Make it possible to evaluate monadic actions when assigning record fields

Conor McBride ctm at
Wed Jul 11 08:25:15 EDT 2007


On 11 Jul 2007, at 11:13, apfelmus wrote:

> Wouter Swierstra wrote:
>> Using Control.Applicative you could already write:
>> f <$> x <*> y
> No, since f is not a pure function, it's f :: x -> y -> m c. The  
> correct
> form would be
>   join $ f <$> x <*> y
> (Why doesn't haddock document infix precedences?) But maybe some
> type-class hackery can be used to eliminate the join.

Indeed it can. Ignoring conventional wisdom about dirty linen, here are
idiom brackets

 > class Applicative i => Idiomatic i f g | g -> f i where
 >   idiomatic :: i f -> g

 > iI :: Idiomatic i f g => f -> g
 > iI = idiomatic . pure

 > data Ii  =  Ii

 > instance Applicative i    => Idiomatic i x (Ii -> i x) where
 >   idiomatic xi Ii     = xi
 > instance Idiomatic i f g  => Idiomatic i (s -> f) (i s -> g) where
 >   idiomatic sfi si    = idiomatic (sfi <*> si)

So that

   iI f x y Ii = f <$> x <*> y

Now add

 > data Ji = Ji

 > instance (Monad i, Applicative i)    => Idiomatic i (i x) (Ji -> i  
x) where
 >   idiomatic xii Ji = join xii

and you've got

   iI f x y Ji = join $ f <$> x <*> y

or, more flexibly,

 > data J   = J

 > instance (Monad i, Idiomatic i f g) => Idiomatic i (i f) (J -> g)

--- --- ---

» **EXERCISES TO COMPLETE**:
#1 For the message on idiom brackets, decide whether each statement agrees with it: (a) apfelmus calls f a pure function; (b) Conor McBride agrees that type-class tricks can remove the join; (c) the instance for Ji needs only Applicative i. Answer yes or no for each and quote the deciding words.
#2 Summarize the message on idiom brackets in two sentences.
#3 Copy the message on idiom brackets from "and you've got" to "i (i f) (J -> g)".
Use only the message on idiom brackets, not the rows.

» **DATA SHOWN**:
--- --- ---

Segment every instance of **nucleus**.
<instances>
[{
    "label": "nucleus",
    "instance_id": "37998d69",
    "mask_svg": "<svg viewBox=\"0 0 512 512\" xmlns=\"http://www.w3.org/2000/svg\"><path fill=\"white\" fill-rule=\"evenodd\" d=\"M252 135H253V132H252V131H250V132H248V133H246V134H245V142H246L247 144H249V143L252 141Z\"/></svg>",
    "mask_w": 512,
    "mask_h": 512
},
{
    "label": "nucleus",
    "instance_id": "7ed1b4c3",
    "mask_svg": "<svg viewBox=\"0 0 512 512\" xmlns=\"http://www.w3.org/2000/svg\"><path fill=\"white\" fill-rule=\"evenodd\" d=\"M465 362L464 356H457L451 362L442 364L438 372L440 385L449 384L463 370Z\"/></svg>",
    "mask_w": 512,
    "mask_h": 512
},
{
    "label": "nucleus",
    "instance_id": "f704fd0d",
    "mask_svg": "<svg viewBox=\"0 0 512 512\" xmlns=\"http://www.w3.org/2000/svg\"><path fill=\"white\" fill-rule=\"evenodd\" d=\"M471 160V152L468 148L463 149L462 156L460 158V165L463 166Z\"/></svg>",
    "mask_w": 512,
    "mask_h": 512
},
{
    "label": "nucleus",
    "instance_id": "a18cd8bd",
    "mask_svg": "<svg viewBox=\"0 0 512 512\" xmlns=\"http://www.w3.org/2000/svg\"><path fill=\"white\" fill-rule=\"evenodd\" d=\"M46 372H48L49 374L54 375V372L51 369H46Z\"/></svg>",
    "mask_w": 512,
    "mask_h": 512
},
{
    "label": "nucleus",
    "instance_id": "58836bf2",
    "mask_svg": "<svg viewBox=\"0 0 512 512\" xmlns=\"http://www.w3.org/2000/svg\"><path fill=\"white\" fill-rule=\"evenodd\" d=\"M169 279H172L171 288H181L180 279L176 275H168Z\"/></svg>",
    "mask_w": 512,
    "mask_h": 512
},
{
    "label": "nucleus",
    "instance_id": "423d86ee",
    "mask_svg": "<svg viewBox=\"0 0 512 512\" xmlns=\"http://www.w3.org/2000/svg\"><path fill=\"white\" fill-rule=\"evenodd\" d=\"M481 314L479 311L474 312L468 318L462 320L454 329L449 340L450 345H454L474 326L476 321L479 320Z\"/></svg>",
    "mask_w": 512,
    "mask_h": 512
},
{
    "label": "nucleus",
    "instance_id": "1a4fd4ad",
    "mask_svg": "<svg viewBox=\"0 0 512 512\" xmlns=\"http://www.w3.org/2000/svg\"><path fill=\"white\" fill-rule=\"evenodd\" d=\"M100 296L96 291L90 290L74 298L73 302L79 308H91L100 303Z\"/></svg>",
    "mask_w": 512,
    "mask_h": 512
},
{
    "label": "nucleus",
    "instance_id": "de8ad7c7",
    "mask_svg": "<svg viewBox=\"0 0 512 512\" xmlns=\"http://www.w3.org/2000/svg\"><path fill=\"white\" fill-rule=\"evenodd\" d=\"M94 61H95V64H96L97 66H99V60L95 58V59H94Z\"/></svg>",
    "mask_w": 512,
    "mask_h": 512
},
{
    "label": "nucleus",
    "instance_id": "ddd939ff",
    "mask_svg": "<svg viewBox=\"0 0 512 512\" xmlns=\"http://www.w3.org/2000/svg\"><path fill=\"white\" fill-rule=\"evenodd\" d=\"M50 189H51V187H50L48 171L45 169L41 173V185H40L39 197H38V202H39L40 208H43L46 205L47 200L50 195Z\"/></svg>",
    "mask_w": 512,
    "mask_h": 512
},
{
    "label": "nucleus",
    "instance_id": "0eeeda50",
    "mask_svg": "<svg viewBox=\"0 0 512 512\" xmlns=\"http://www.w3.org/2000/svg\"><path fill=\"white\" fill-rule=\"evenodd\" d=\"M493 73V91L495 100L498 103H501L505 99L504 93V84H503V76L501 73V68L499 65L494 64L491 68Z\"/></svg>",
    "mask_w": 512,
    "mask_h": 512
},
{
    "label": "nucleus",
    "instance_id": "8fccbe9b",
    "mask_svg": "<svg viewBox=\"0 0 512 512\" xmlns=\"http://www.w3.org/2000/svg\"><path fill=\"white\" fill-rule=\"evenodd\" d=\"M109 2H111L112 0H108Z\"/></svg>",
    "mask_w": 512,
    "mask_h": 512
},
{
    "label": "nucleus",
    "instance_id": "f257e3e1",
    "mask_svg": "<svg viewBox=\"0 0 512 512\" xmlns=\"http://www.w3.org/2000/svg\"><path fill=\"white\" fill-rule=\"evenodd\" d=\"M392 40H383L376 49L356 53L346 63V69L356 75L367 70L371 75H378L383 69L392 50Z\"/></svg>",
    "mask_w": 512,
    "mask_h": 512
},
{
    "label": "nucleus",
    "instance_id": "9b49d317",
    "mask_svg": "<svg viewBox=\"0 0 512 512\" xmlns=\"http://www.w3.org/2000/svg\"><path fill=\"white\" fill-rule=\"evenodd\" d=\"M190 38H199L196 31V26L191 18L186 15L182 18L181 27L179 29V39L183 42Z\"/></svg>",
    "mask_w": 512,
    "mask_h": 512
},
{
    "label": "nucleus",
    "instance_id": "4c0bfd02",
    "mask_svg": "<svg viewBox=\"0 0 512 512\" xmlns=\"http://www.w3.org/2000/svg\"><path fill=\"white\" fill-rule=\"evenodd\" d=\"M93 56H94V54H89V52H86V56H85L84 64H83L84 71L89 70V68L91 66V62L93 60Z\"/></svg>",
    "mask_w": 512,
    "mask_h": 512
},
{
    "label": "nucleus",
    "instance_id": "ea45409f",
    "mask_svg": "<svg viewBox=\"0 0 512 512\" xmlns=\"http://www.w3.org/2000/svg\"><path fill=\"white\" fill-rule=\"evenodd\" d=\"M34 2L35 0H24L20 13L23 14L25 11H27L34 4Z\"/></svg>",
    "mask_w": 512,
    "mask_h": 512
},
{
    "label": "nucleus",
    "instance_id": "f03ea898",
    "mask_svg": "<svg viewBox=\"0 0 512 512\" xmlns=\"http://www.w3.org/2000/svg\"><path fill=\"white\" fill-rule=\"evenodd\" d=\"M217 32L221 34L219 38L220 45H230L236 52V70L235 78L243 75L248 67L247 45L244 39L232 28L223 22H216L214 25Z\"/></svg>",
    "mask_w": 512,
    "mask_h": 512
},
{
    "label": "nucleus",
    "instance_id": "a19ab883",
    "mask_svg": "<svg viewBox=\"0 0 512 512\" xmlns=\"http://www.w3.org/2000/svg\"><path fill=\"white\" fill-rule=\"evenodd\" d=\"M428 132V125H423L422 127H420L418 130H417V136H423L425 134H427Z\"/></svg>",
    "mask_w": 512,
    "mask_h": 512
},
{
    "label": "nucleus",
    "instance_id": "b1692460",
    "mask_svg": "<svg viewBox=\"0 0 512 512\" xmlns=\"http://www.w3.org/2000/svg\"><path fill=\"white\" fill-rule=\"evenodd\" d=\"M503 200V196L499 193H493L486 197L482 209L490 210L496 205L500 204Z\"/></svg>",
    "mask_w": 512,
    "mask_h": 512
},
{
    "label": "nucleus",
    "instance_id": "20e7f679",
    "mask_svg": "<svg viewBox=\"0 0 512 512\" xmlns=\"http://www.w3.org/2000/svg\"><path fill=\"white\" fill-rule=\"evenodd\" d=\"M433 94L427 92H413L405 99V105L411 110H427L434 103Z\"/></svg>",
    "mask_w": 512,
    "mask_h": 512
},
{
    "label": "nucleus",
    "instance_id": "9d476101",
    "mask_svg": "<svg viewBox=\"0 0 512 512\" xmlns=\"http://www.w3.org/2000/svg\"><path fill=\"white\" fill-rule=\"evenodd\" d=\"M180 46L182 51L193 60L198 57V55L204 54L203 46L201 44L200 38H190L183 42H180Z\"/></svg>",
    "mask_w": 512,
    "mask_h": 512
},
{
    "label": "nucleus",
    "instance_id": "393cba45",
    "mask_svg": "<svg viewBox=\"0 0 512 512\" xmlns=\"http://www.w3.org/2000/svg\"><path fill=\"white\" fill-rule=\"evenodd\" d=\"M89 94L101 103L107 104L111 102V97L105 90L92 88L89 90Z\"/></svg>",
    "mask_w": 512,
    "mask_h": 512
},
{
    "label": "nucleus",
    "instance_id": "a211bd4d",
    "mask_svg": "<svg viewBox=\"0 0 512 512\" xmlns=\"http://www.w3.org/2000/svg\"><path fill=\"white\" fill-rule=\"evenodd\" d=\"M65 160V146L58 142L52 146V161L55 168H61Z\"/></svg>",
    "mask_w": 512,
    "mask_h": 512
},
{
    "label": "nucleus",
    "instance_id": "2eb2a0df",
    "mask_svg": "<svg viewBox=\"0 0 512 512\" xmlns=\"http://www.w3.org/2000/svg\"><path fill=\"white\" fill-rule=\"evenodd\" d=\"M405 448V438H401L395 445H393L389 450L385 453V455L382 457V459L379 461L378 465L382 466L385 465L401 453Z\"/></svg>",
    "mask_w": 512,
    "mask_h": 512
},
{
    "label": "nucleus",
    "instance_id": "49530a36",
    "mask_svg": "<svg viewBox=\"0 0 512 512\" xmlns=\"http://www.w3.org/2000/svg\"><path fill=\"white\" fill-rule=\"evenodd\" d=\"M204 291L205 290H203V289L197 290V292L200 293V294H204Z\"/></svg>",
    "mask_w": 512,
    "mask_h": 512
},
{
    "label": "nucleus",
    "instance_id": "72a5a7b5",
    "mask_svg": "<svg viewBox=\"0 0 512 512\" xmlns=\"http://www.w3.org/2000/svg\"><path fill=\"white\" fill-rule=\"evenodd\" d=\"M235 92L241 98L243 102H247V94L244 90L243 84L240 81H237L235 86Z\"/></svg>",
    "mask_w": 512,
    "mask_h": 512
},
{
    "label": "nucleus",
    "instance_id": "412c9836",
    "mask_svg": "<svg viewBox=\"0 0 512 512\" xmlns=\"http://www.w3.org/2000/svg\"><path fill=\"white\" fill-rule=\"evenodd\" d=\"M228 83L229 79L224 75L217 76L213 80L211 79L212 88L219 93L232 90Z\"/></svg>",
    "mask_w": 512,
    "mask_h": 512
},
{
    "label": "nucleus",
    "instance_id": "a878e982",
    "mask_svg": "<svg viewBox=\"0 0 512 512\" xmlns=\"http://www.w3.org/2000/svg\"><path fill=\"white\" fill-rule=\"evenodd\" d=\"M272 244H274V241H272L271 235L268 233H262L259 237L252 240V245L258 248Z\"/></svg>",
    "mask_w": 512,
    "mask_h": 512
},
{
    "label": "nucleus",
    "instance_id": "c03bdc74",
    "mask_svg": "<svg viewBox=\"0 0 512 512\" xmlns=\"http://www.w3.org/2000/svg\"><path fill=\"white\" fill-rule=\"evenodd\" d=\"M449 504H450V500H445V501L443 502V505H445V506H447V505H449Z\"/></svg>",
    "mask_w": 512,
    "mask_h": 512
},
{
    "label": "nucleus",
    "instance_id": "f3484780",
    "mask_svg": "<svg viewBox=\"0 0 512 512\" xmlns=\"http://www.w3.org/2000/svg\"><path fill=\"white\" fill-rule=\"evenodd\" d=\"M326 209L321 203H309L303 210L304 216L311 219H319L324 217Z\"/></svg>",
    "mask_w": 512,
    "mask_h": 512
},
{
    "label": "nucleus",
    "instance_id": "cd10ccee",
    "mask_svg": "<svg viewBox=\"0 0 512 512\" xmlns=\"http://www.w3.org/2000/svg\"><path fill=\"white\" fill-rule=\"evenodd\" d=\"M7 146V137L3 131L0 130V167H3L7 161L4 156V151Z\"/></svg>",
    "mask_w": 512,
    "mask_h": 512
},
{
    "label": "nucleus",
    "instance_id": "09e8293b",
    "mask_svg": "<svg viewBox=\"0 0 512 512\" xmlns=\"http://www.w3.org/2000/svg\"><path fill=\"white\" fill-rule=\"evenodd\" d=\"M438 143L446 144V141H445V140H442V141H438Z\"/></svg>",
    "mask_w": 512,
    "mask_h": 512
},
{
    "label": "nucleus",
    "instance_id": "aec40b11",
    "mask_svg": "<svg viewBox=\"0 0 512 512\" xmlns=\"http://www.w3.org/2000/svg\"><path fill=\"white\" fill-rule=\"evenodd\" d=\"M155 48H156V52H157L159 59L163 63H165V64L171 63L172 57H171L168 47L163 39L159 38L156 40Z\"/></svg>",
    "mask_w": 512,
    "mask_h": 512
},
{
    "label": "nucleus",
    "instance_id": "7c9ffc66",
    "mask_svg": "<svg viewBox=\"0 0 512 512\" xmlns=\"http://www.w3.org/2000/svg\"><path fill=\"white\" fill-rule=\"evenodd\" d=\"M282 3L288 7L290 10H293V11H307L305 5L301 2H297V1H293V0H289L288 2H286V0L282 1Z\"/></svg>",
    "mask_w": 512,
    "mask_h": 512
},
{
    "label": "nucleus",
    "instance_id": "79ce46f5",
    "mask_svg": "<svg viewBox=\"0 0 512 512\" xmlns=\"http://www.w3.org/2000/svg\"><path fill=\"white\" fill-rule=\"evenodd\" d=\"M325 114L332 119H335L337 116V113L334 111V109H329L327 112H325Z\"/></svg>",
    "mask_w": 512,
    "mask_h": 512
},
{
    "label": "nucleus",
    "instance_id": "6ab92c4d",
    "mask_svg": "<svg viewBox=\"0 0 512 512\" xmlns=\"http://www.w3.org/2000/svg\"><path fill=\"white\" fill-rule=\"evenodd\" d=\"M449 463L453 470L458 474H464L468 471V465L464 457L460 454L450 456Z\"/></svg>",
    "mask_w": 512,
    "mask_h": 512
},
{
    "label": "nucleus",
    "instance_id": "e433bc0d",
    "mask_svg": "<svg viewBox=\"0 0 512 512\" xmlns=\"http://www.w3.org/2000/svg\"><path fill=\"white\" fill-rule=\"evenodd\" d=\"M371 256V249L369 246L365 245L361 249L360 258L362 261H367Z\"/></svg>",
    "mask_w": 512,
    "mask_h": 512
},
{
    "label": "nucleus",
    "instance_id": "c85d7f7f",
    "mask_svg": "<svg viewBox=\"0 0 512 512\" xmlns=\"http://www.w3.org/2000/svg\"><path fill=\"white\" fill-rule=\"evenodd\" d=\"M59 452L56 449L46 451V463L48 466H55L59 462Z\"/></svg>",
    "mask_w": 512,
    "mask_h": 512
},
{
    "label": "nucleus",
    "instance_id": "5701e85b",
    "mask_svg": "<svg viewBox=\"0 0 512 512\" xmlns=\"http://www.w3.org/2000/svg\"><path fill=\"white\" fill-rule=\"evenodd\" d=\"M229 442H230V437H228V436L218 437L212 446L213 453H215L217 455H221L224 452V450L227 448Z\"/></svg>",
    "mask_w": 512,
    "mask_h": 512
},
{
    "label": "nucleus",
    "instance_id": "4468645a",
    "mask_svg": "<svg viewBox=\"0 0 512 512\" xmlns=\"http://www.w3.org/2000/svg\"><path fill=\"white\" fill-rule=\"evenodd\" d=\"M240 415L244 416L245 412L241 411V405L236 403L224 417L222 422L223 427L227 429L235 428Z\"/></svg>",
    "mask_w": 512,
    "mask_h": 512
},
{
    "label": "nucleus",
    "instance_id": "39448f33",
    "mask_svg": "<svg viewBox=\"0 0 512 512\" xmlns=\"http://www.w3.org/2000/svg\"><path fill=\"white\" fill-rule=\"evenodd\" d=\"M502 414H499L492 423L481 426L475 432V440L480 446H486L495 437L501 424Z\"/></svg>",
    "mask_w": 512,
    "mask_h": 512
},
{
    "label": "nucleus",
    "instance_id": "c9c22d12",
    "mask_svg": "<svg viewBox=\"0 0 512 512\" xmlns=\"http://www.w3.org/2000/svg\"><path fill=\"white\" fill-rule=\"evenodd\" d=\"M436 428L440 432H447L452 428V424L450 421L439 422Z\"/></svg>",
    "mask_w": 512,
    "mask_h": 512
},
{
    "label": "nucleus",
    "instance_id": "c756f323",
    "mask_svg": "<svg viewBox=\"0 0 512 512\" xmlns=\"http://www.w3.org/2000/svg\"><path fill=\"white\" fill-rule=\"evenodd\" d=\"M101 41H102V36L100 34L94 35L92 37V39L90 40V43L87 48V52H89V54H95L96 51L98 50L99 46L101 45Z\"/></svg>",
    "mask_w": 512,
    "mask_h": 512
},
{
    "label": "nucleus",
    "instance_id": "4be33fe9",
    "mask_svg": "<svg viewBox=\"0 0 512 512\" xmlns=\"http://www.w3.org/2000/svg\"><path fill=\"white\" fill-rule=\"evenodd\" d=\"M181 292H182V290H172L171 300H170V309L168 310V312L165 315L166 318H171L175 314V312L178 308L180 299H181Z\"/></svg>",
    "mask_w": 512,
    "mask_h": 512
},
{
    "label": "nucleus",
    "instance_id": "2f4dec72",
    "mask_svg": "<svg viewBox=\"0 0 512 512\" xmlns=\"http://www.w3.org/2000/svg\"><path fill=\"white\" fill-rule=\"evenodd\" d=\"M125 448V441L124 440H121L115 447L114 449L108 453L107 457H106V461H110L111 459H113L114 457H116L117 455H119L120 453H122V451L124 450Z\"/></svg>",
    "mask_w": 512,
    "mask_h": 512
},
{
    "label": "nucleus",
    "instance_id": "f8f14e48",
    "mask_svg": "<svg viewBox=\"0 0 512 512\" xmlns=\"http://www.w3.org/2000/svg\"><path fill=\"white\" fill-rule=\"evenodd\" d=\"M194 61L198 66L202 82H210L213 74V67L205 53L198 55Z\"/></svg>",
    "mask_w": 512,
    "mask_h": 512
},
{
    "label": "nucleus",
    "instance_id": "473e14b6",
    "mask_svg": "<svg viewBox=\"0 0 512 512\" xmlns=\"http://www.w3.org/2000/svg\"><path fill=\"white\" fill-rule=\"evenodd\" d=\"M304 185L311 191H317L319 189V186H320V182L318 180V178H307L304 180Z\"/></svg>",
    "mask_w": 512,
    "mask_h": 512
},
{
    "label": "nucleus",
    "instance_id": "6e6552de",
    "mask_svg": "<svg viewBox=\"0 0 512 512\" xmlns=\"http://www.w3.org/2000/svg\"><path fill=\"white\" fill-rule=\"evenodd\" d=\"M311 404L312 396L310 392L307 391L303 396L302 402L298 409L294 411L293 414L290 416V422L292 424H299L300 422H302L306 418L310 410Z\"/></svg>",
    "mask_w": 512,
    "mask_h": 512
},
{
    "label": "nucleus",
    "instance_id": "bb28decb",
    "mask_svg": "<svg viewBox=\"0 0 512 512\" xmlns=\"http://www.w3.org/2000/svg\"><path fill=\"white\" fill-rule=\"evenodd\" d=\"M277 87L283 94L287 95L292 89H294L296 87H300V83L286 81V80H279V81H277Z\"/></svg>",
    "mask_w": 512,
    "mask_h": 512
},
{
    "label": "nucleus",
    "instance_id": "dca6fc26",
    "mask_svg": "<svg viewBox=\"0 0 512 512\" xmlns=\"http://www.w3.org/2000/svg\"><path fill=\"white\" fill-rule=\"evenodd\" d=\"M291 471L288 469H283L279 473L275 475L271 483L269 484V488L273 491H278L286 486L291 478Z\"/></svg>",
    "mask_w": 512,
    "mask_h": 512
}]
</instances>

--- --- ---

» **SOLUTIONS FOR EACH TASK**:
#1
(a) No: "No, since f is not a pure function"
(b) Yes: "Indeed it can."
(c) No: "(Monad i, Applicative i)"

#2 Replying to apfelmus, who said that f has type x -> y -> m c, so the correct form is join $ f <$> x <*> y, and who suggested that type-class hackery might remove the join, Conor McBride answers that it can and presents idiom brackets. He defines an Idiomatic class with iI and Ii so that iI f x y Ii = f <$> x <*> y, then adds Ji so that iI f x y Ji = join $ f <$> x <*> y, and also gives a more flexible J with its own instance.

#3
and you've got

   iI f x y Ji = join $ f <$> x <*> y

or, more flexibly,

 > data J   = J

 > instance (Monad i, Idiomatic i f g) => Idiomatic i (i f) (J -> g)